Persistent self interest
Few across institutional and retail believed that firms put clients’ interests before their own , in spite of the fact that 75 per cent of retail investors believed that their advisor is legally bound to act for them before themselves.  Also, in spite of a steady stream of new tools connecting clients with advisors, perceptions around transparency are not improving.

Role of fees
Retail and institutional investors agreed that one of the most important factors for creating trust is full fees and costs disclosures, but there was little confidence in those conversations becoming more open. That said, around three-quarters believe that the fees they pay are fair, even as the survey showed that high fees are one of the main reasons that investors give for leaving a firm. Not just disclosing but explaining fees and costs is an important way of building trust and hanging on to clients in these difficult markets.

Rise of brands
Brand was increasingly mentioned as a marker of trust, especially among younger investors. Three quarters of younger investors said they would rather work with a firm with “a brand I can trust” than one with “people I can count on.”

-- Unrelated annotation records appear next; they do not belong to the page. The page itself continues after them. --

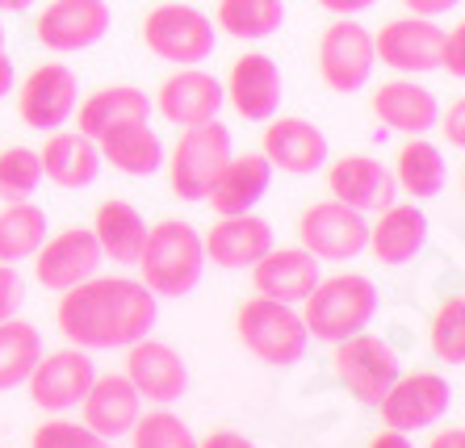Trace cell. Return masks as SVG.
Segmentation results:
<instances>
[{"label": "cell", "mask_w": 465, "mask_h": 448, "mask_svg": "<svg viewBox=\"0 0 465 448\" xmlns=\"http://www.w3.org/2000/svg\"><path fill=\"white\" fill-rule=\"evenodd\" d=\"M269 185H272V164L260 151L231 155L227 164H223V172L214 176L206 201L214 206L218 219H227V214H248V209L260 206V197L269 193Z\"/></svg>", "instance_id": "484cf974"}, {"label": "cell", "mask_w": 465, "mask_h": 448, "mask_svg": "<svg viewBox=\"0 0 465 448\" xmlns=\"http://www.w3.org/2000/svg\"><path fill=\"white\" fill-rule=\"evenodd\" d=\"M22 297L25 294H22V277H17V268H13V264H0V323L22 310Z\"/></svg>", "instance_id": "ab89813d"}, {"label": "cell", "mask_w": 465, "mask_h": 448, "mask_svg": "<svg viewBox=\"0 0 465 448\" xmlns=\"http://www.w3.org/2000/svg\"><path fill=\"white\" fill-rule=\"evenodd\" d=\"M93 235L101 243V256H109L114 264H139V252L147 243V222L130 201H101L97 219H93Z\"/></svg>", "instance_id": "f546056e"}, {"label": "cell", "mask_w": 465, "mask_h": 448, "mask_svg": "<svg viewBox=\"0 0 465 448\" xmlns=\"http://www.w3.org/2000/svg\"><path fill=\"white\" fill-rule=\"evenodd\" d=\"M327 168V189L336 201H344L348 209L357 214H381L386 206H394L399 185H394V172L386 164H378L373 155H340Z\"/></svg>", "instance_id": "d6986e66"}, {"label": "cell", "mask_w": 465, "mask_h": 448, "mask_svg": "<svg viewBox=\"0 0 465 448\" xmlns=\"http://www.w3.org/2000/svg\"><path fill=\"white\" fill-rule=\"evenodd\" d=\"M449 180V168H444V151L436 142H428L423 134L407 139L399 147V160H394V185L407 189L415 201L423 197H436Z\"/></svg>", "instance_id": "4dcf8cb0"}, {"label": "cell", "mask_w": 465, "mask_h": 448, "mask_svg": "<svg viewBox=\"0 0 465 448\" xmlns=\"http://www.w3.org/2000/svg\"><path fill=\"white\" fill-rule=\"evenodd\" d=\"M109 22H114V13L105 0H46V9L34 17V38L46 51L76 55L105 38Z\"/></svg>", "instance_id": "8fae6325"}, {"label": "cell", "mask_w": 465, "mask_h": 448, "mask_svg": "<svg viewBox=\"0 0 465 448\" xmlns=\"http://www.w3.org/2000/svg\"><path fill=\"white\" fill-rule=\"evenodd\" d=\"M97 377V365L88 356L84 348H59V352H43L34 373L25 377L30 385V403L38 411H54V415H64V411H76L84 403L88 385Z\"/></svg>", "instance_id": "30bf717a"}, {"label": "cell", "mask_w": 465, "mask_h": 448, "mask_svg": "<svg viewBox=\"0 0 465 448\" xmlns=\"http://www.w3.org/2000/svg\"><path fill=\"white\" fill-rule=\"evenodd\" d=\"M440 38L444 30L432 17H394L373 34V59L399 76H428L440 67Z\"/></svg>", "instance_id": "4fadbf2b"}, {"label": "cell", "mask_w": 465, "mask_h": 448, "mask_svg": "<svg viewBox=\"0 0 465 448\" xmlns=\"http://www.w3.org/2000/svg\"><path fill=\"white\" fill-rule=\"evenodd\" d=\"M432 352L444 365H461L465 361V302L461 297H449V302H440V310H436Z\"/></svg>", "instance_id": "8d00e7d4"}, {"label": "cell", "mask_w": 465, "mask_h": 448, "mask_svg": "<svg viewBox=\"0 0 465 448\" xmlns=\"http://www.w3.org/2000/svg\"><path fill=\"white\" fill-rule=\"evenodd\" d=\"M314 59H319L323 84L331 88V93H340V97H352V93H361V88L369 84L373 63H378V59H373V34H369L357 17H336V22L319 34Z\"/></svg>", "instance_id": "52a82bcc"}, {"label": "cell", "mask_w": 465, "mask_h": 448, "mask_svg": "<svg viewBox=\"0 0 465 448\" xmlns=\"http://www.w3.org/2000/svg\"><path fill=\"white\" fill-rule=\"evenodd\" d=\"M235 336L260 365H272V369H290L311 348L302 315L285 307V302H272V297H252V302L239 307Z\"/></svg>", "instance_id": "277c9868"}, {"label": "cell", "mask_w": 465, "mask_h": 448, "mask_svg": "<svg viewBox=\"0 0 465 448\" xmlns=\"http://www.w3.org/2000/svg\"><path fill=\"white\" fill-rule=\"evenodd\" d=\"M319 281V260L302 248H277L272 243L269 252L252 264V285H256L260 297H272V302H285V307H298L306 294Z\"/></svg>", "instance_id": "603a6c76"}, {"label": "cell", "mask_w": 465, "mask_h": 448, "mask_svg": "<svg viewBox=\"0 0 465 448\" xmlns=\"http://www.w3.org/2000/svg\"><path fill=\"white\" fill-rule=\"evenodd\" d=\"M407 5V13H415V17H440V13L457 9L461 0H402Z\"/></svg>", "instance_id": "ee69618b"}, {"label": "cell", "mask_w": 465, "mask_h": 448, "mask_svg": "<svg viewBox=\"0 0 465 448\" xmlns=\"http://www.w3.org/2000/svg\"><path fill=\"white\" fill-rule=\"evenodd\" d=\"M440 67L453 80L465 76V25H453V30L440 38Z\"/></svg>", "instance_id": "f35d334b"}, {"label": "cell", "mask_w": 465, "mask_h": 448, "mask_svg": "<svg viewBox=\"0 0 465 448\" xmlns=\"http://www.w3.org/2000/svg\"><path fill=\"white\" fill-rule=\"evenodd\" d=\"M30 448H114V440H101L97 432H88L84 424H72V419H46L34 432Z\"/></svg>", "instance_id": "74e56055"}, {"label": "cell", "mask_w": 465, "mask_h": 448, "mask_svg": "<svg viewBox=\"0 0 465 448\" xmlns=\"http://www.w3.org/2000/svg\"><path fill=\"white\" fill-rule=\"evenodd\" d=\"M231 160V131L218 118L202 122V126H184L176 139L173 155H168V180L181 201H206L214 176Z\"/></svg>", "instance_id": "8992f818"}, {"label": "cell", "mask_w": 465, "mask_h": 448, "mask_svg": "<svg viewBox=\"0 0 465 448\" xmlns=\"http://www.w3.org/2000/svg\"><path fill=\"white\" fill-rule=\"evenodd\" d=\"M139 281L155 297H184L202 285L206 273V248L193 222L163 219L160 227H147V243L139 252Z\"/></svg>", "instance_id": "7a4b0ae2"}, {"label": "cell", "mask_w": 465, "mask_h": 448, "mask_svg": "<svg viewBox=\"0 0 465 448\" xmlns=\"http://www.w3.org/2000/svg\"><path fill=\"white\" fill-rule=\"evenodd\" d=\"M101 260H105V256H101L97 235L88 227H72V230H59L54 239H46L43 248L34 252V277H38V285L64 294L72 285L97 277Z\"/></svg>", "instance_id": "e0dca14e"}, {"label": "cell", "mask_w": 465, "mask_h": 448, "mask_svg": "<svg viewBox=\"0 0 465 448\" xmlns=\"http://www.w3.org/2000/svg\"><path fill=\"white\" fill-rule=\"evenodd\" d=\"M227 105L223 97V80L202 72V67H176L173 76L155 88L152 110H160L163 122L173 126H202V122L218 118V110Z\"/></svg>", "instance_id": "ac0fdd59"}, {"label": "cell", "mask_w": 465, "mask_h": 448, "mask_svg": "<svg viewBox=\"0 0 465 448\" xmlns=\"http://www.w3.org/2000/svg\"><path fill=\"white\" fill-rule=\"evenodd\" d=\"M38 185H43L38 151H34V147H5V151H0V197L22 201V197H34Z\"/></svg>", "instance_id": "d590c367"}, {"label": "cell", "mask_w": 465, "mask_h": 448, "mask_svg": "<svg viewBox=\"0 0 465 448\" xmlns=\"http://www.w3.org/2000/svg\"><path fill=\"white\" fill-rule=\"evenodd\" d=\"M428 448H465V432L461 427H444V432H436L428 440Z\"/></svg>", "instance_id": "f6af8a7d"}, {"label": "cell", "mask_w": 465, "mask_h": 448, "mask_svg": "<svg viewBox=\"0 0 465 448\" xmlns=\"http://www.w3.org/2000/svg\"><path fill=\"white\" fill-rule=\"evenodd\" d=\"M80 105V80L67 63H38L22 80L17 93V113L30 131H64L67 118Z\"/></svg>", "instance_id": "7c38bea8"}, {"label": "cell", "mask_w": 465, "mask_h": 448, "mask_svg": "<svg viewBox=\"0 0 465 448\" xmlns=\"http://www.w3.org/2000/svg\"><path fill=\"white\" fill-rule=\"evenodd\" d=\"M46 243V209L34 201H9L0 209V264L34 260V252Z\"/></svg>", "instance_id": "1f68e13d"}, {"label": "cell", "mask_w": 465, "mask_h": 448, "mask_svg": "<svg viewBox=\"0 0 465 448\" xmlns=\"http://www.w3.org/2000/svg\"><path fill=\"white\" fill-rule=\"evenodd\" d=\"M130 122H152V97L134 84H105L80 105V134L93 142Z\"/></svg>", "instance_id": "83f0119b"}, {"label": "cell", "mask_w": 465, "mask_h": 448, "mask_svg": "<svg viewBox=\"0 0 465 448\" xmlns=\"http://www.w3.org/2000/svg\"><path fill=\"white\" fill-rule=\"evenodd\" d=\"M260 155L272 164V172L314 176L327 164V134L306 118H269Z\"/></svg>", "instance_id": "ffe728a7"}, {"label": "cell", "mask_w": 465, "mask_h": 448, "mask_svg": "<svg viewBox=\"0 0 465 448\" xmlns=\"http://www.w3.org/2000/svg\"><path fill=\"white\" fill-rule=\"evenodd\" d=\"M298 307H302L306 336L323 339V344H340V339L365 331L369 318L378 315V285L365 273H340L327 281L319 277Z\"/></svg>", "instance_id": "3957f363"}, {"label": "cell", "mask_w": 465, "mask_h": 448, "mask_svg": "<svg viewBox=\"0 0 465 448\" xmlns=\"http://www.w3.org/2000/svg\"><path fill=\"white\" fill-rule=\"evenodd\" d=\"M13 80H17L13 76V59H9V51H0V101L13 93Z\"/></svg>", "instance_id": "7dc6e473"}, {"label": "cell", "mask_w": 465, "mask_h": 448, "mask_svg": "<svg viewBox=\"0 0 465 448\" xmlns=\"http://www.w3.org/2000/svg\"><path fill=\"white\" fill-rule=\"evenodd\" d=\"M319 9H327V13H336V17H357V13H365V9H373L378 0H314Z\"/></svg>", "instance_id": "7bdbcfd3"}, {"label": "cell", "mask_w": 465, "mask_h": 448, "mask_svg": "<svg viewBox=\"0 0 465 448\" xmlns=\"http://www.w3.org/2000/svg\"><path fill=\"white\" fill-rule=\"evenodd\" d=\"M38 164H43V180L59 189H88L101 176L105 160L101 147L80 131H51L46 142L38 147Z\"/></svg>", "instance_id": "d4e9b609"}, {"label": "cell", "mask_w": 465, "mask_h": 448, "mask_svg": "<svg viewBox=\"0 0 465 448\" xmlns=\"http://www.w3.org/2000/svg\"><path fill=\"white\" fill-rule=\"evenodd\" d=\"M369 110L373 118L394 134H428L436 126V93L428 84H415V80H386V84L373 88V97H369Z\"/></svg>", "instance_id": "7402d4cb"}, {"label": "cell", "mask_w": 465, "mask_h": 448, "mask_svg": "<svg viewBox=\"0 0 465 448\" xmlns=\"http://www.w3.org/2000/svg\"><path fill=\"white\" fill-rule=\"evenodd\" d=\"M423 243H428V214L420 206H386L378 214V222L369 227V239L365 248L378 256V264L386 268H402V264H411L415 256L423 252Z\"/></svg>", "instance_id": "4316f807"}, {"label": "cell", "mask_w": 465, "mask_h": 448, "mask_svg": "<svg viewBox=\"0 0 465 448\" xmlns=\"http://www.w3.org/2000/svg\"><path fill=\"white\" fill-rule=\"evenodd\" d=\"M84 427L97 432L101 440H122L130 436V427L143 415L139 390L126 382V373H109V377H93L84 394Z\"/></svg>", "instance_id": "cb8c5ba5"}, {"label": "cell", "mask_w": 465, "mask_h": 448, "mask_svg": "<svg viewBox=\"0 0 465 448\" xmlns=\"http://www.w3.org/2000/svg\"><path fill=\"white\" fill-rule=\"evenodd\" d=\"M126 382L139 390V398L155 406H173L189 390V365L173 344L143 336L126 348Z\"/></svg>", "instance_id": "9a60e30c"}, {"label": "cell", "mask_w": 465, "mask_h": 448, "mask_svg": "<svg viewBox=\"0 0 465 448\" xmlns=\"http://www.w3.org/2000/svg\"><path fill=\"white\" fill-rule=\"evenodd\" d=\"M331 365H336V377L348 385V394L365 406H378L402 373L399 352L390 348L386 339L369 336V331H357V336L340 339Z\"/></svg>", "instance_id": "ba28073f"}, {"label": "cell", "mask_w": 465, "mask_h": 448, "mask_svg": "<svg viewBox=\"0 0 465 448\" xmlns=\"http://www.w3.org/2000/svg\"><path fill=\"white\" fill-rule=\"evenodd\" d=\"M378 406L390 432H423L453 406V390L440 373H411V377L399 373V382L390 385Z\"/></svg>", "instance_id": "2e32d148"}, {"label": "cell", "mask_w": 465, "mask_h": 448, "mask_svg": "<svg viewBox=\"0 0 465 448\" xmlns=\"http://www.w3.org/2000/svg\"><path fill=\"white\" fill-rule=\"evenodd\" d=\"M143 46L176 67H197L214 55V22L193 5H155L143 17Z\"/></svg>", "instance_id": "5b68a950"}, {"label": "cell", "mask_w": 465, "mask_h": 448, "mask_svg": "<svg viewBox=\"0 0 465 448\" xmlns=\"http://www.w3.org/2000/svg\"><path fill=\"white\" fill-rule=\"evenodd\" d=\"M202 248H206V260L214 268H227V273L252 268L272 248V227L252 209L248 214H227L202 235Z\"/></svg>", "instance_id": "44dd1931"}, {"label": "cell", "mask_w": 465, "mask_h": 448, "mask_svg": "<svg viewBox=\"0 0 465 448\" xmlns=\"http://www.w3.org/2000/svg\"><path fill=\"white\" fill-rule=\"evenodd\" d=\"M130 448H197V436L181 415L160 406L152 415H139V424L130 427Z\"/></svg>", "instance_id": "e575fe53"}, {"label": "cell", "mask_w": 465, "mask_h": 448, "mask_svg": "<svg viewBox=\"0 0 465 448\" xmlns=\"http://www.w3.org/2000/svg\"><path fill=\"white\" fill-rule=\"evenodd\" d=\"M38 356H43V336H38V327L17 315L5 318V323H0V394L25 385V377L34 373Z\"/></svg>", "instance_id": "836d02e7"}, {"label": "cell", "mask_w": 465, "mask_h": 448, "mask_svg": "<svg viewBox=\"0 0 465 448\" xmlns=\"http://www.w3.org/2000/svg\"><path fill=\"white\" fill-rule=\"evenodd\" d=\"M365 239H369V227H365V214L348 209L344 201H314V206L302 209L298 219V248L311 252L314 260H357L365 252Z\"/></svg>", "instance_id": "9c48e42d"}, {"label": "cell", "mask_w": 465, "mask_h": 448, "mask_svg": "<svg viewBox=\"0 0 465 448\" xmlns=\"http://www.w3.org/2000/svg\"><path fill=\"white\" fill-rule=\"evenodd\" d=\"M197 448H260L256 440H248L243 432H231V427H218L206 440H197Z\"/></svg>", "instance_id": "b9f144b4"}, {"label": "cell", "mask_w": 465, "mask_h": 448, "mask_svg": "<svg viewBox=\"0 0 465 448\" xmlns=\"http://www.w3.org/2000/svg\"><path fill=\"white\" fill-rule=\"evenodd\" d=\"M223 97L227 105L239 113L243 122H269L277 118L285 97V76L277 59L264 55V51H248L231 63V76L223 84Z\"/></svg>", "instance_id": "5bb4252c"}, {"label": "cell", "mask_w": 465, "mask_h": 448, "mask_svg": "<svg viewBox=\"0 0 465 448\" xmlns=\"http://www.w3.org/2000/svg\"><path fill=\"white\" fill-rule=\"evenodd\" d=\"M0 51H5V25H0Z\"/></svg>", "instance_id": "681fc988"}, {"label": "cell", "mask_w": 465, "mask_h": 448, "mask_svg": "<svg viewBox=\"0 0 465 448\" xmlns=\"http://www.w3.org/2000/svg\"><path fill=\"white\" fill-rule=\"evenodd\" d=\"M101 160L122 176H155L163 168V142L152 131V122H130L97 139Z\"/></svg>", "instance_id": "f1b7e54d"}, {"label": "cell", "mask_w": 465, "mask_h": 448, "mask_svg": "<svg viewBox=\"0 0 465 448\" xmlns=\"http://www.w3.org/2000/svg\"><path fill=\"white\" fill-rule=\"evenodd\" d=\"M436 122H440V134H444V142L461 151V147H465V101L457 97V101H453V105H449V110H444V113H436Z\"/></svg>", "instance_id": "60d3db41"}, {"label": "cell", "mask_w": 465, "mask_h": 448, "mask_svg": "<svg viewBox=\"0 0 465 448\" xmlns=\"http://www.w3.org/2000/svg\"><path fill=\"white\" fill-rule=\"evenodd\" d=\"M34 9V0H0V13H25Z\"/></svg>", "instance_id": "c3c4849f"}, {"label": "cell", "mask_w": 465, "mask_h": 448, "mask_svg": "<svg viewBox=\"0 0 465 448\" xmlns=\"http://www.w3.org/2000/svg\"><path fill=\"white\" fill-rule=\"evenodd\" d=\"M369 448H415V444L407 440V432H378L369 440Z\"/></svg>", "instance_id": "bcb514c9"}, {"label": "cell", "mask_w": 465, "mask_h": 448, "mask_svg": "<svg viewBox=\"0 0 465 448\" xmlns=\"http://www.w3.org/2000/svg\"><path fill=\"white\" fill-rule=\"evenodd\" d=\"M218 30L239 43H260L285 25V0H218Z\"/></svg>", "instance_id": "d6a6232c"}, {"label": "cell", "mask_w": 465, "mask_h": 448, "mask_svg": "<svg viewBox=\"0 0 465 448\" xmlns=\"http://www.w3.org/2000/svg\"><path fill=\"white\" fill-rule=\"evenodd\" d=\"M160 297L134 277H88V281L64 289L54 323L72 348L114 352L130 348L155 327Z\"/></svg>", "instance_id": "6da1fadb"}]
</instances>
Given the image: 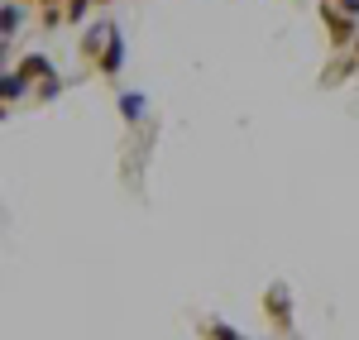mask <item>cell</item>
Here are the masks:
<instances>
[{
  "mask_svg": "<svg viewBox=\"0 0 359 340\" xmlns=\"http://www.w3.org/2000/svg\"><path fill=\"white\" fill-rule=\"evenodd\" d=\"M321 20H326V29H331V39L340 43V48H345V43L355 39V15H340V10H335L331 0L321 5Z\"/></svg>",
  "mask_w": 359,
  "mask_h": 340,
  "instance_id": "6da1fadb",
  "label": "cell"
},
{
  "mask_svg": "<svg viewBox=\"0 0 359 340\" xmlns=\"http://www.w3.org/2000/svg\"><path fill=\"white\" fill-rule=\"evenodd\" d=\"M264 312H269V321H273V326H287V321H292V302H287V287H283V283L269 287V297H264Z\"/></svg>",
  "mask_w": 359,
  "mask_h": 340,
  "instance_id": "7a4b0ae2",
  "label": "cell"
},
{
  "mask_svg": "<svg viewBox=\"0 0 359 340\" xmlns=\"http://www.w3.org/2000/svg\"><path fill=\"white\" fill-rule=\"evenodd\" d=\"M120 62H125V39H120V29H115L111 43H106V53H101V72L115 77V72H120Z\"/></svg>",
  "mask_w": 359,
  "mask_h": 340,
  "instance_id": "3957f363",
  "label": "cell"
},
{
  "mask_svg": "<svg viewBox=\"0 0 359 340\" xmlns=\"http://www.w3.org/2000/svg\"><path fill=\"white\" fill-rule=\"evenodd\" d=\"M25 86H29L25 72H5V82H0V91H5V106H15V101L25 96Z\"/></svg>",
  "mask_w": 359,
  "mask_h": 340,
  "instance_id": "277c9868",
  "label": "cell"
},
{
  "mask_svg": "<svg viewBox=\"0 0 359 340\" xmlns=\"http://www.w3.org/2000/svg\"><path fill=\"white\" fill-rule=\"evenodd\" d=\"M20 25H25V15H20V5H15V0H5V10H0V34L10 39V34H20Z\"/></svg>",
  "mask_w": 359,
  "mask_h": 340,
  "instance_id": "5b68a950",
  "label": "cell"
},
{
  "mask_svg": "<svg viewBox=\"0 0 359 340\" xmlns=\"http://www.w3.org/2000/svg\"><path fill=\"white\" fill-rule=\"evenodd\" d=\"M20 72H25V77H53V67H48L43 53H29L25 62H20Z\"/></svg>",
  "mask_w": 359,
  "mask_h": 340,
  "instance_id": "8992f818",
  "label": "cell"
},
{
  "mask_svg": "<svg viewBox=\"0 0 359 340\" xmlns=\"http://www.w3.org/2000/svg\"><path fill=\"white\" fill-rule=\"evenodd\" d=\"M120 115H125V120H139V115H144V96H139V91H125V96H120Z\"/></svg>",
  "mask_w": 359,
  "mask_h": 340,
  "instance_id": "52a82bcc",
  "label": "cell"
},
{
  "mask_svg": "<svg viewBox=\"0 0 359 340\" xmlns=\"http://www.w3.org/2000/svg\"><path fill=\"white\" fill-rule=\"evenodd\" d=\"M57 91H62V82H57V77H43V86H39V101H53Z\"/></svg>",
  "mask_w": 359,
  "mask_h": 340,
  "instance_id": "ba28073f",
  "label": "cell"
},
{
  "mask_svg": "<svg viewBox=\"0 0 359 340\" xmlns=\"http://www.w3.org/2000/svg\"><path fill=\"white\" fill-rule=\"evenodd\" d=\"M86 5H91V0H67V20H82Z\"/></svg>",
  "mask_w": 359,
  "mask_h": 340,
  "instance_id": "9c48e42d",
  "label": "cell"
},
{
  "mask_svg": "<svg viewBox=\"0 0 359 340\" xmlns=\"http://www.w3.org/2000/svg\"><path fill=\"white\" fill-rule=\"evenodd\" d=\"M211 340H240V336H235L230 326H211Z\"/></svg>",
  "mask_w": 359,
  "mask_h": 340,
  "instance_id": "30bf717a",
  "label": "cell"
},
{
  "mask_svg": "<svg viewBox=\"0 0 359 340\" xmlns=\"http://www.w3.org/2000/svg\"><path fill=\"white\" fill-rule=\"evenodd\" d=\"M331 5H345V15H359V0H331Z\"/></svg>",
  "mask_w": 359,
  "mask_h": 340,
  "instance_id": "8fae6325",
  "label": "cell"
},
{
  "mask_svg": "<svg viewBox=\"0 0 359 340\" xmlns=\"http://www.w3.org/2000/svg\"><path fill=\"white\" fill-rule=\"evenodd\" d=\"M101 5H111V0H101Z\"/></svg>",
  "mask_w": 359,
  "mask_h": 340,
  "instance_id": "7c38bea8",
  "label": "cell"
},
{
  "mask_svg": "<svg viewBox=\"0 0 359 340\" xmlns=\"http://www.w3.org/2000/svg\"><path fill=\"white\" fill-rule=\"evenodd\" d=\"M48 5H57V0H48Z\"/></svg>",
  "mask_w": 359,
  "mask_h": 340,
  "instance_id": "4fadbf2b",
  "label": "cell"
}]
</instances>
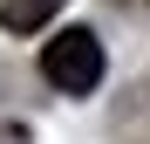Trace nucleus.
<instances>
[{
	"instance_id": "1",
	"label": "nucleus",
	"mask_w": 150,
	"mask_h": 144,
	"mask_svg": "<svg viewBox=\"0 0 150 144\" xmlns=\"http://www.w3.org/2000/svg\"><path fill=\"white\" fill-rule=\"evenodd\" d=\"M41 76L55 82L62 96H89L96 82H103V41H96L89 28H62L55 41L41 48Z\"/></svg>"
},
{
	"instance_id": "2",
	"label": "nucleus",
	"mask_w": 150,
	"mask_h": 144,
	"mask_svg": "<svg viewBox=\"0 0 150 144\" xmlns=\"http://www.w3.org/2000/svg\"><path fill=\"white\" fill-rule=\"evenodd\" d=\"M55 7H62V0H0V28H7V34H34V28L55 21Z\"/></svg>"
}]
</instances>
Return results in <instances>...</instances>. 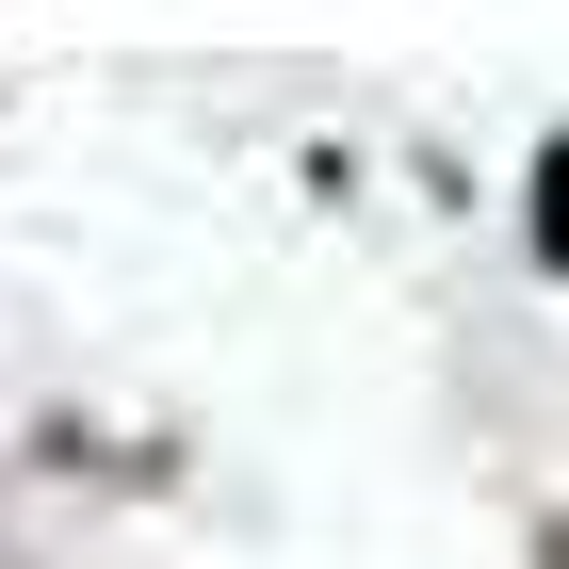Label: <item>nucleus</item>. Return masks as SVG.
I'll use <instances>...</instances> for the list:
<instances>
[{"label": "nucleus", "instance_id": "obj_1", "mask_svg": "<svg viewBox=\"0 0 569 569\" xmlns=\"http://www.w3.org/2000/svg\"><path fill=\"white\" fill-rule=\"evenodd\" d=\"M521 261H537V277H569V114L537 131V163H521Z\"/></svg>", "mask_w": 569, "mask_h": 569}]
</instances>
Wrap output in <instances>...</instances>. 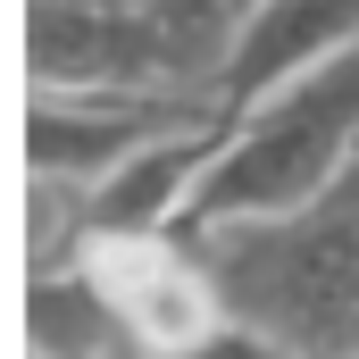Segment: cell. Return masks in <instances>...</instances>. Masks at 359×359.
I'll list each match as a JSON object with an SVG mask.
<instances>
[{
	"label": "cell",
	"mask_w": 359,
	"mask_h": 359,
	"mask_svg": "<svg viewBox=\"0 0 359 359\" xmlns=\"http://www.w3.org/2000/svg\"><path fill=\"white\" fill-rule=\"evenodd\" d=\"M226 318L268 334L284 359H359V159L326 192L184 226Z\"/></svg>",
	"instance_id": "obj_1"
},
{
	"label": "cell",
	"mask_w": 359,
	"mask_h": 359,
	"mask_svg": "<svg viewBox=\"0 0 359 359\" xmlns=\"http://www.w3.org/2000/svg\"><path fill=\"white\" fill-rule=\"evenodd\" d=\"M251 0H25V92L217 109Z\"/></svg>",
	"instance_id": "obj_2"
},
{
	"label": "cell",
	"mask_w": 359,
	"mask_h": 359,
	"mask_svg": "<svg viewBox=\"0 0 359 359\" xmlns=\"http://www.w3.org/2000/svg\"><path fill=\"white\" fill-rule=\"evenodd\" d=\"M351 159H359V42H351V50H334L326 67L292 76L284 92L251 100V109H234L226 151L209 159L201 201H192L184 226L292 209V201L326 192Z\"/></svg>",
	"instance_id": "obj_3"
},
{
	"label": "cell",
	"mask_w": 359,
	"mask_h": 359,
	"mask_svg": "<svg viewBox=\"0 0 359 359\" xmlns=\"http://www.w3.org/2000/svg\"><path fill=\"white\" fill-rule=\"evenodd\" d=\"M76 268L100 284V301L117 309L126 343L142 359H176L192 343H209L226 326V301L201 268L192 234L184 226H159V234H92Z\"/></svg>",
	"instance_id": "obj_4"
},
{
	"label": "cell",
	"mask_w": 359,
	"mask_h": 359,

Roughly half of retail investors without an advisor thought they had a fair chance of profiting from capital market investments, compared with 81 per cent for those with an advisor, suggesting that there is a market to win over.

The CFA underscores that everyone is scrambling to “adapt” but "those with a trusted relationship are much better equipped to navigate disruption.”

Not surprisingly, institutional investors were the most keen on investing in funds that use artificial intelligence, and nearly half of early adopters were interested in investing in products created by a big tech firm such as Amazon, Google, or Alibaba over those produced by a financial institution.

ESG is also rising in priorities, with over two-thirds in both camps expressing an interest. Two-thirds of institutional investors believe that the growth of ESG investing has increased trust in financial services as a whole.